» **What the task asks**: Set down everything from "In connection with" down to "and corporate requirements." in the bridge loan excerpt, word for word.

» **Excerpt**:
# # # # #
In connection with the proposed Transaction, Pierre Lassonde and Trinity Capital Partners have provided Americas Silver with a C$5.5 million short-term secured convertible loan with interest payable at 1.25% per month. The net proceeds of this loan will be used by Americas Silver to fund a US$4 million short-term secured first lien convertible loan (the “Bridge Loan”) to address Pershing’s near-term working capital requirements, including permit advancements, ongoing property maintenance and corporate requirements.

 

The terms of the Pershing Bridge Loan include a repayment date which is 9 months from the date of the loan and interest payable at 16% per annum. If the Transaction is not consummated, the loan must be repaid in cash, however, if the Transaction is not consummated due to certain circumstances, Pershing will have the option to repay the loan through issuance of its common shares priced at the then-prevailing market price (but not less than $1.18 per share).
# # # # #
» **Data block**:
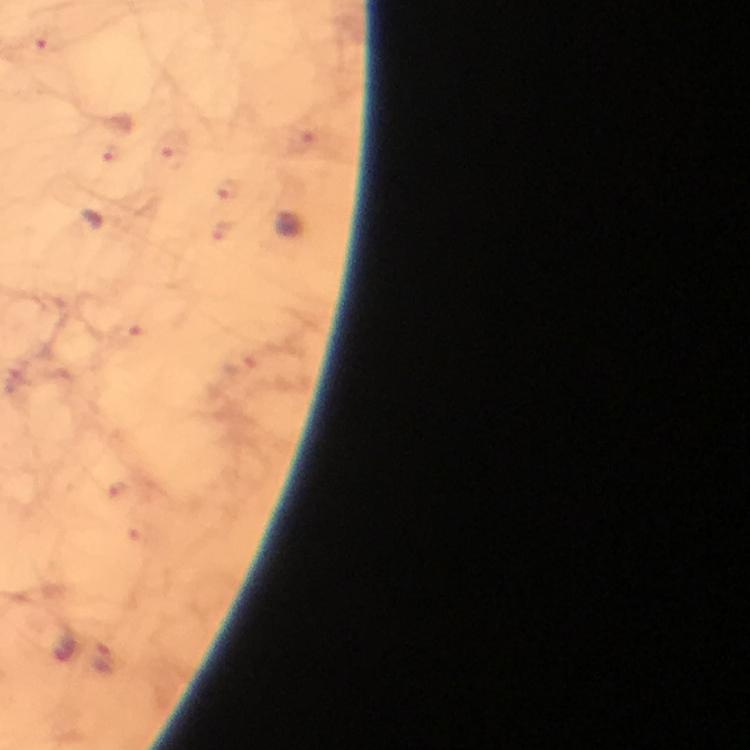
Approximate centers as (x, y) in pixels. Malaria parasite locations: (47, 42), (176, 151), (111, 153), (227, 191), (125, 332), (102, 660). From a malaria diagnostic workup. Cropped region of a single field of view. Image is 750×750 pixels. Photographed with a smartphone mounted on the microscope. Immersion oil was used. 100x magnification. Giemsa-stained preparation. Thick blood smear.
# # # # #
» **Expected answer**:
In connection with the proposed Transaction, Pierre Lassonde and Trinity Capital Partners have provided Americas Silver with a C$5.5 million short-term secured convertible loan with interest payable at 1.25% per month. The net proceeds of this loan will be used by Americas Silver to fund a US$4 million short-term secured first lien convertible loan (the “Bridge Loan”) to address Pershing’s near-term working capital requirements, including permit advancements, ongoing property maintenance and corporate requirements.